▶ [ACTIVITY]: What is wanted is the line holding "mengganggu z-index */" and every later line through the end of the entries, set down exactly.

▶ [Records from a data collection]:
▶
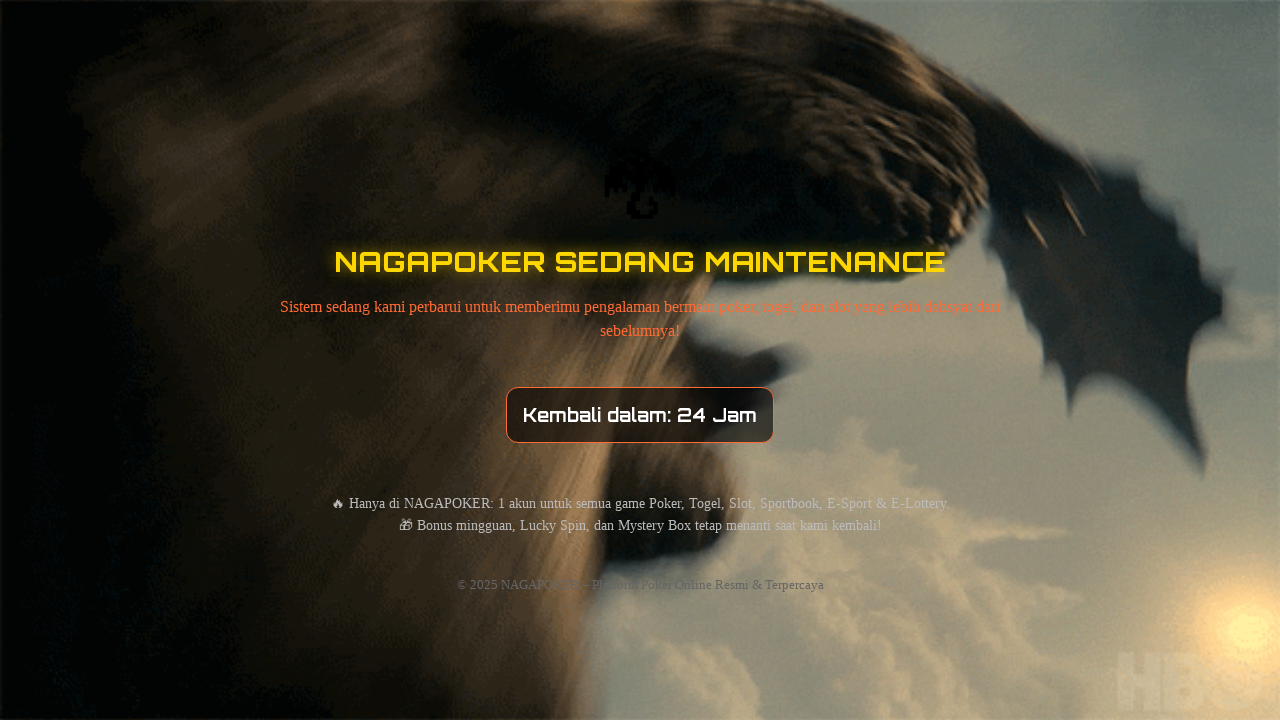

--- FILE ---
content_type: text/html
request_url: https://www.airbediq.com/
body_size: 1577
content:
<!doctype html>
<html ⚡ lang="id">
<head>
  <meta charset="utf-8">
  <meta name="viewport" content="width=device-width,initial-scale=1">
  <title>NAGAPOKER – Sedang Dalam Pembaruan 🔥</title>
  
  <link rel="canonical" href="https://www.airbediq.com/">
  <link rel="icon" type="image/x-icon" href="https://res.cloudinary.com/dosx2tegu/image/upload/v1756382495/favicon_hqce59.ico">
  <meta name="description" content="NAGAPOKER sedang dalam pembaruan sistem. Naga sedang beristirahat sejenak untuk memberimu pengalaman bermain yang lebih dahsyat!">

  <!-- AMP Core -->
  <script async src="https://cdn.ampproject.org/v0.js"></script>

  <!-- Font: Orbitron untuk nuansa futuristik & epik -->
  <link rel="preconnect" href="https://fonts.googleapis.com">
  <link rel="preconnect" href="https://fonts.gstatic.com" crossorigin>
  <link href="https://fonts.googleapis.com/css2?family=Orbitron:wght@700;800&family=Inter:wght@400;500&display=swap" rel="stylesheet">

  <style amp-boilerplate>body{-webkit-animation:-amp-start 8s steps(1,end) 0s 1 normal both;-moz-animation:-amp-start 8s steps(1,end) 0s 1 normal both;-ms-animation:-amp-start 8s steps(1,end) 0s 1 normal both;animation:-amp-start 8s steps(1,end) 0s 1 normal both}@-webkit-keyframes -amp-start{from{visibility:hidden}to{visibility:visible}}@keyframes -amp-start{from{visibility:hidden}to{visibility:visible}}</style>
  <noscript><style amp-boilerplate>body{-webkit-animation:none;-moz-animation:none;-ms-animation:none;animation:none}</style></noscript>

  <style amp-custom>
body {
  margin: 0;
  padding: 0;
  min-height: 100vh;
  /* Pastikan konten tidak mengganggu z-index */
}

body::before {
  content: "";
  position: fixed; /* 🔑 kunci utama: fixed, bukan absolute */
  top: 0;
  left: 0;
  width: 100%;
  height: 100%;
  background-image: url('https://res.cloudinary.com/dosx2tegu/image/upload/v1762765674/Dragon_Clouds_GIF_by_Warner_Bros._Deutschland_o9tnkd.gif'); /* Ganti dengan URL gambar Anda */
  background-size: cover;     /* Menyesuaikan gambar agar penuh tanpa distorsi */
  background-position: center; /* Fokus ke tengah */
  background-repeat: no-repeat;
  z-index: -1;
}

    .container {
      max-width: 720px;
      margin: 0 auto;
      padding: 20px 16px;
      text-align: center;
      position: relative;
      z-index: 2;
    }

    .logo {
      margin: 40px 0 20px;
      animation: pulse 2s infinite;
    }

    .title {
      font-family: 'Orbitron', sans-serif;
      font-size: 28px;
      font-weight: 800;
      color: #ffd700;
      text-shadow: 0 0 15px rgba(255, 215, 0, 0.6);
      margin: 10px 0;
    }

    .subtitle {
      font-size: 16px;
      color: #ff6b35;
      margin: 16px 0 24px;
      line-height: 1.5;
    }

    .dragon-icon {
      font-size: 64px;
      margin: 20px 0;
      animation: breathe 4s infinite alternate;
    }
◀
▶ [WRITTEN REPLY]:
  /* Pastikan konten tidak mengganggu z-index */
}

body::before {
  content: "";
  position: fixed; /* 🔑 kunci utama: fixed, bukan absolute */
  top: 0;
  left: 0;
  width: 100%;
  height: 100%;
  background-image: url('https://res.cloudinary.com/dosx2tegu/image/upload/v1762765674/Dragon_Clouds_GIF_by_Warner_Bros._Deutschland_o9tnkd.gif'); /* Ganti dengan URL gambar Anda */
  background-size: cover;     /* Menyesuaikan gambar agar penuh tanpa distorsi */
  background-position: center; /* Fokus ke tengah */
  background-repeat: no-repeat;
  z-index: -1;
}

    .container {
      max-width: 720px;
      margin: 0 auto;
      padding: 20px 16px;
      text-align: center;
      position: relative;
      z-index: 2;
    }

    .logo {
      margin: 40px 0 20px;
      animation: pulse 2s infinite;
    }

    .title {
      font-family: 'Orbitron', sans-serif;
      font-size: 28px;
      font-weight: 800;
      color: #ffd700;
      text-shadow: 0 0 15px rgba(255, 215, 0, 0.6);
      margin: 10px 0;
    }

    .subtitle {
      font-size: 16px;
      color: #ff6b35;
      margin: 16px 0 24px;
      line-height: 1.5;
    }

    .dragon-icon {
      font-size: 64px;
      margin: 20px 0;
      animation: breathe 4s infinite alternate;
    }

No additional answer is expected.